La noche va cayendo, ya a nuestro lado del Douro van iluminándose las luces de la Ribeira, antiguo barrio marinero y popular hoy aparentemente volcado a la hostelería y el turismo. Cruzamos el puente hasta Gaia, y por empinadas callejas y escaleras descendemos hasta casi la orilla del Douro. De allí, por la plataforma inferior del puente, regresamos a Porto.

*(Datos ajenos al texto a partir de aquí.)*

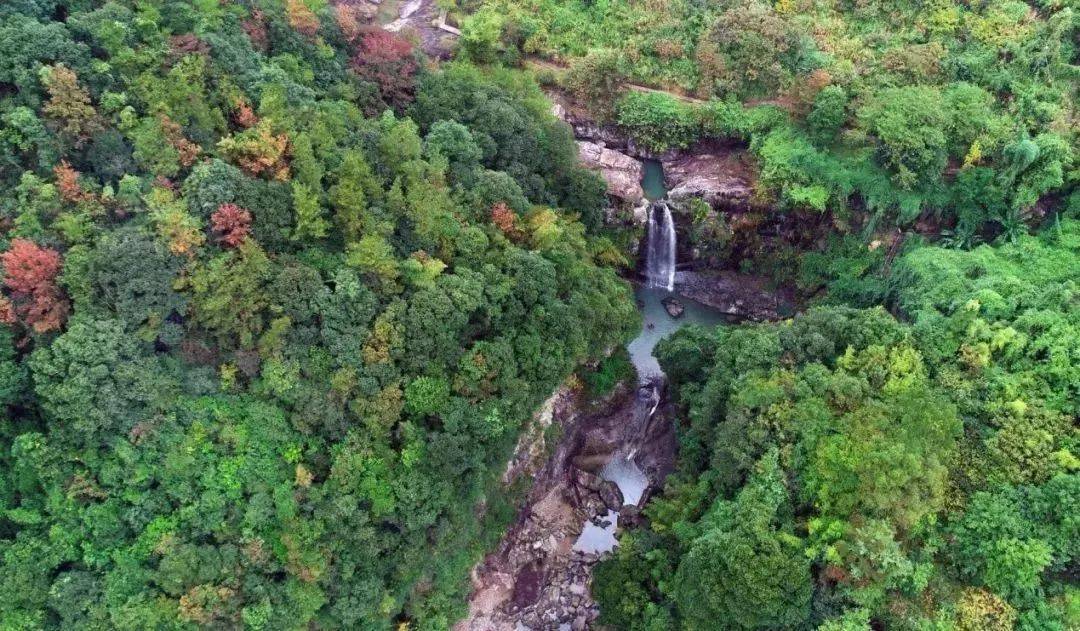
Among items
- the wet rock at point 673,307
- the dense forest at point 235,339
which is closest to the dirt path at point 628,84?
the wet rock at point 673,307

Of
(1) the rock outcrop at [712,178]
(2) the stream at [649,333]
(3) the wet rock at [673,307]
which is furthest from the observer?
(3) the wet rock at [673,307]

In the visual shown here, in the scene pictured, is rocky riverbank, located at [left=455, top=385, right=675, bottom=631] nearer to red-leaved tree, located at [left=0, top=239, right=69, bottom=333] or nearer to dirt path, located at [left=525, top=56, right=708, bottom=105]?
red-leaved tree, located at [left=0, top=239, right=69, bottom=333]

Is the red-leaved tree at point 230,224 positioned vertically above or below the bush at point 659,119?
above

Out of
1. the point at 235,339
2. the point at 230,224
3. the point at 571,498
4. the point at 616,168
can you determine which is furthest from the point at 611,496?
the point at 230,224

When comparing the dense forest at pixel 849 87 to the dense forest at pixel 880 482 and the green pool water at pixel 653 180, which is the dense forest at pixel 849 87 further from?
the dense forest at pixel 880 482

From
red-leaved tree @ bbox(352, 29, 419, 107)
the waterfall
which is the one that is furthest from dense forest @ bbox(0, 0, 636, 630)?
the waterfall

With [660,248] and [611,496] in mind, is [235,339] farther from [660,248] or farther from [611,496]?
[660,248]

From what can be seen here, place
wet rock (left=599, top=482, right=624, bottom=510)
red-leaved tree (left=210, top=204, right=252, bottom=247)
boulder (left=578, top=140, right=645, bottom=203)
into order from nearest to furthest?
red-leaved tree (left=210, top=204, right=252, bottom=247) < wet rock (left=599, top=482, right=624, bottom=510) < boulder (left=578, top=140, right=645, bottom=203)
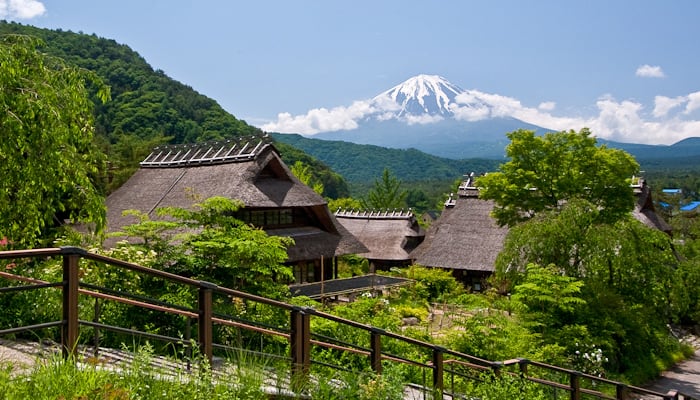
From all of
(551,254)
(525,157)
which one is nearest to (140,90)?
(525,157)

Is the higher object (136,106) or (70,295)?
(136,106)

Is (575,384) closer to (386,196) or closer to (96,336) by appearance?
(96,336)

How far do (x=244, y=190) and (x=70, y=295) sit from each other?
17657mm

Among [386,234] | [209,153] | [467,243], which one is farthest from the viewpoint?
[386,234]

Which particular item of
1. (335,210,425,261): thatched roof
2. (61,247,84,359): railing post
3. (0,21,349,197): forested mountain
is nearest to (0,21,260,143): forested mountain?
(0,21,349,197): forested mountain

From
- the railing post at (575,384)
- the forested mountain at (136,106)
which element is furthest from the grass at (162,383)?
the forested mountain at (136,106)

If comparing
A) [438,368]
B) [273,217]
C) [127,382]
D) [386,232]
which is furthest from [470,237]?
[127,382]

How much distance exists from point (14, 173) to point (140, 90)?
182 feet

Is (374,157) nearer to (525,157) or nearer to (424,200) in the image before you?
(424,200)

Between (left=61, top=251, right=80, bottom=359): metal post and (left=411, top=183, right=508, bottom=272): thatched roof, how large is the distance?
82.4 feet

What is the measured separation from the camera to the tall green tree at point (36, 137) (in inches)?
295

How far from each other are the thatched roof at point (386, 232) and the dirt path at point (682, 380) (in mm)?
16605

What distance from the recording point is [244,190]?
70.4ft

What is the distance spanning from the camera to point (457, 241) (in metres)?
30.0
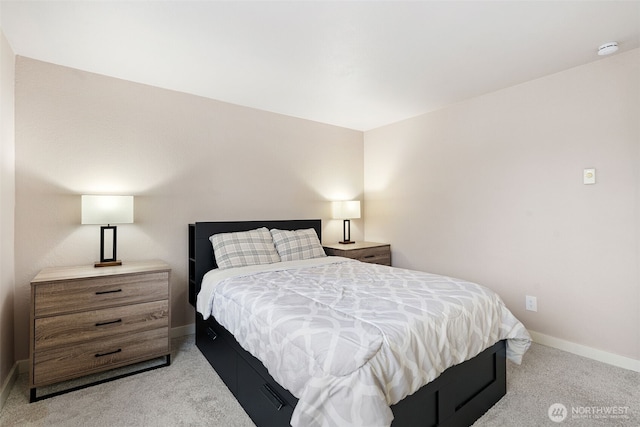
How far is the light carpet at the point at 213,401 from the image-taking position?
5.78 feet

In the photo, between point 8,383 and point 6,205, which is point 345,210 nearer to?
point 6,205

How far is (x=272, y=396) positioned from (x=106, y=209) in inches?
75.1

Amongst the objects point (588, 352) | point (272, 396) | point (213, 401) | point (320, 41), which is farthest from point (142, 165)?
point (588, 352)

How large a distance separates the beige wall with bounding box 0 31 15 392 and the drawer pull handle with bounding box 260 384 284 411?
5.71ft

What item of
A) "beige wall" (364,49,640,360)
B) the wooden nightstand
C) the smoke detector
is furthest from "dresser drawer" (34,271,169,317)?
the smoke detector

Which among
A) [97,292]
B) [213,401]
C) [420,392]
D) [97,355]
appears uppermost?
[97,292]

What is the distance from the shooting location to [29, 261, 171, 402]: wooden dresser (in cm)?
197

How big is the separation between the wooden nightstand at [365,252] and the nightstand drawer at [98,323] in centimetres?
191

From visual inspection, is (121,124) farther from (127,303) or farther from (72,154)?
(127,303)

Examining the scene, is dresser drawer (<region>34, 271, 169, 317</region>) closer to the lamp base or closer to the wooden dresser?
the wooden dresser

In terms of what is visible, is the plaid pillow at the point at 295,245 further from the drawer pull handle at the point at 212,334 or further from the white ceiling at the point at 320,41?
the white ceiling at the point at 320,41

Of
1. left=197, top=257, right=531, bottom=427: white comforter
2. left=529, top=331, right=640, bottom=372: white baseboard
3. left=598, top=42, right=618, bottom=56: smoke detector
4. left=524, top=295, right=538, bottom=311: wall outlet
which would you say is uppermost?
left=598, top=42, right=618, bottom=56: smoke detector

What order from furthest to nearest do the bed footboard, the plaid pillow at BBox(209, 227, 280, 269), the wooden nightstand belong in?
the wooden nightstand, the plaid pillow at BBox(209, 227, 280, 269), the bed footboard

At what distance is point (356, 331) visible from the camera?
133cm
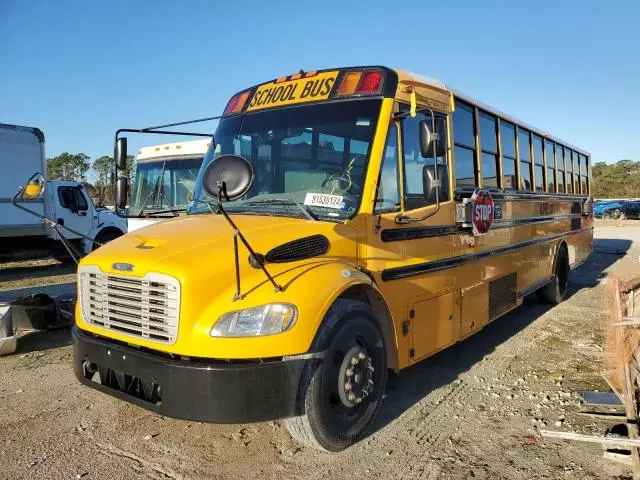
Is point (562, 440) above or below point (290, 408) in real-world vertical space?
below

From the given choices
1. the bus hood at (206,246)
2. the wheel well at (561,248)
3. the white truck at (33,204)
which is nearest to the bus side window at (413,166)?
the bus hood at (206,246)

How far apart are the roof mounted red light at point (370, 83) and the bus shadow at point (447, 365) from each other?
2.48m

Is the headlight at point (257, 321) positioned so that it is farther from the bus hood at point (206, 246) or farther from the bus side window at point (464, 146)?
the bus side window at point (464, 146)

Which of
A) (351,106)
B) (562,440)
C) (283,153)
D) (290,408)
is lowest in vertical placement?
(562,440)

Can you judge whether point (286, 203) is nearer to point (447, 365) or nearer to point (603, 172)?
point (447, 365)

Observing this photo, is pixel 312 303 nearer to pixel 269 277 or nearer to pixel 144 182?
pixel 269 277

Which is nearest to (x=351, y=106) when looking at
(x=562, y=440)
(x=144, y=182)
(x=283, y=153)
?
(x=283, y=153)

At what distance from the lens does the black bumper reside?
281 centimetres

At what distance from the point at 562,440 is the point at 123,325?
3.07 m

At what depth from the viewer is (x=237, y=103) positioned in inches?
181

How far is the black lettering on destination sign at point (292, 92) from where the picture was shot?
160 inches

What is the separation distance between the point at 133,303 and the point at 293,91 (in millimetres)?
2149

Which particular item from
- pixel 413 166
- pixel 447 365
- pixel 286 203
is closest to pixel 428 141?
pixel 413 166

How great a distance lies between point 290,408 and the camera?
2967 millimetres
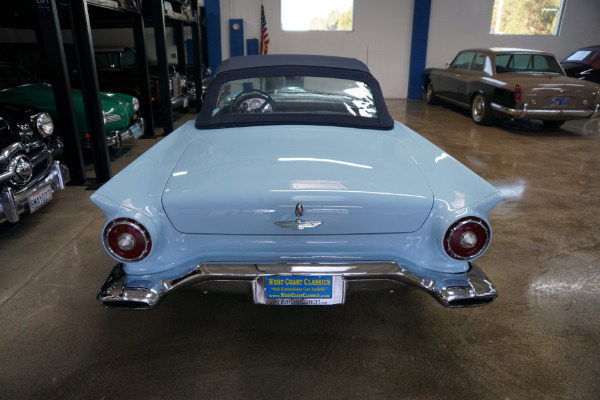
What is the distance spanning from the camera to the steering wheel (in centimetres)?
316

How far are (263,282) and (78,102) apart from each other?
4548 millimetres

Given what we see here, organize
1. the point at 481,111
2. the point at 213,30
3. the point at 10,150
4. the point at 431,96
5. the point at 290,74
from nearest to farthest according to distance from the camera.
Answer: the point at 290,74 < the point at 10,150 < the point at 481,111 < the point at 431,96 < the point at 213,30

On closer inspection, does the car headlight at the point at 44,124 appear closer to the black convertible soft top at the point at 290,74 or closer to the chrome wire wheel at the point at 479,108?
the black convertible soft top at the point at 290,74

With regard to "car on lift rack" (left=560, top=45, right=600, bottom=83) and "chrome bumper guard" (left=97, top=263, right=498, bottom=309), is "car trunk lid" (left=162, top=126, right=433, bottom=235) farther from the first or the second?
"car on lift rack" (left=560, top=45, right=600, bottom=83)

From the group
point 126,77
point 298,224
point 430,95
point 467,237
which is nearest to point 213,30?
point 126,77

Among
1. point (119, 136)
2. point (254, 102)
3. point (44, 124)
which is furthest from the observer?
point (119, 136)

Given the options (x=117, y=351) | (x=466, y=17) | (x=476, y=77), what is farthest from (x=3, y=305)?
(x=466, y=17)

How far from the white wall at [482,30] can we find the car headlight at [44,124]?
12.0 meters

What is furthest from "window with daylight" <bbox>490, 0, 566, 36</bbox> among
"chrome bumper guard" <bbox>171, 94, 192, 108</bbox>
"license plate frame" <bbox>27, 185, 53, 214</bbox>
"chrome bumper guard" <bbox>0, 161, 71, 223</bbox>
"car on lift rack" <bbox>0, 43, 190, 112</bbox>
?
"license plate frame" <bbox>27, 185, 53, 214</bbox>

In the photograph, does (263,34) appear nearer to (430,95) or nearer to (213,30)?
(213,30)

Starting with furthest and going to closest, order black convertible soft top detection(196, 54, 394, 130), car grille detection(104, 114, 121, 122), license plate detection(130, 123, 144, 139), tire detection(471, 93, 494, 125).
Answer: tire detection(471, 93, 494, 125) < license plate detection(130, 123, 144, 139) < car grille detection(104, 114, 121, 122) < black convertible soft top detection(196, 54, 394, 130)

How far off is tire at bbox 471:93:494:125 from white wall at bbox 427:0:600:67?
5234 mm

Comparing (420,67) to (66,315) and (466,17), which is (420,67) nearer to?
(466,17)

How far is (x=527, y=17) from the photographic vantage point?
13430 millimetres
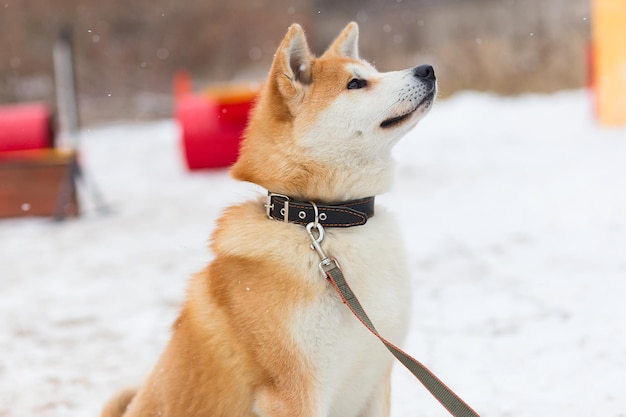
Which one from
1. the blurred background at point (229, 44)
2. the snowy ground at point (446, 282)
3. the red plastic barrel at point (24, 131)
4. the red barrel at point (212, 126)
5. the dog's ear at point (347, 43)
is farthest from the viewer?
the blurred background at point (229, 44)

Recorremos la Ribeira, bulliciosa y
animada. Las terrazas de los restaurantes se ven repletas de gente, huele a
marisco y parrilla de pescado, y uno piensa que no estaría mal encontrarse aquí
con una amiga en lugar de un buen amigo, para una cena romántica. Pero seguimos
pateando, pues aunque turística, recorrer la Ribeira hasta la Praça del mismo
nombre es un paseo atractivo, y más allá de las terrazas uno descubre muelles y
rincones pintorescos, y restos de murallas que resistieron los asedios de las
guerras napoleónicas, y que parecen transportarle a uno a esa época de cañonazos
y piratas.
Dejando la Ribeira, volvemos a subir
hacia la Torre de los Clérigos por callejuelas llenas de restaurantes donde Joseba
antes recordaba más bien cutrerío y gentes de mal vivir. Cenamos en un lugar
cualquiera de Rua de Cedofeita. De vuelta a nuestro albergue en Sao Bento, en
una plaza, junto a una fuente decorada con leones, la chavales le dan al skate,
mientras los modernos bailan swing.
Me acuesto en mi litera fatigado y abrumado por tantos estímulos. Una hermosa ciudad, sin duda. Y con contrastes. Una parte señorial, elevada y ajena al río, y de repente se abre como una evidencia el tajo del Douro, y aparecen las riberas, las barcazas, el salitre y el olor a puerto. Y todo ello en una ciudad de pequeñas dimensiones, abarcable y de gentes cordiales. A través de las ventanas se escuchan las gaviotas. Una buena manera de empezar un viaje.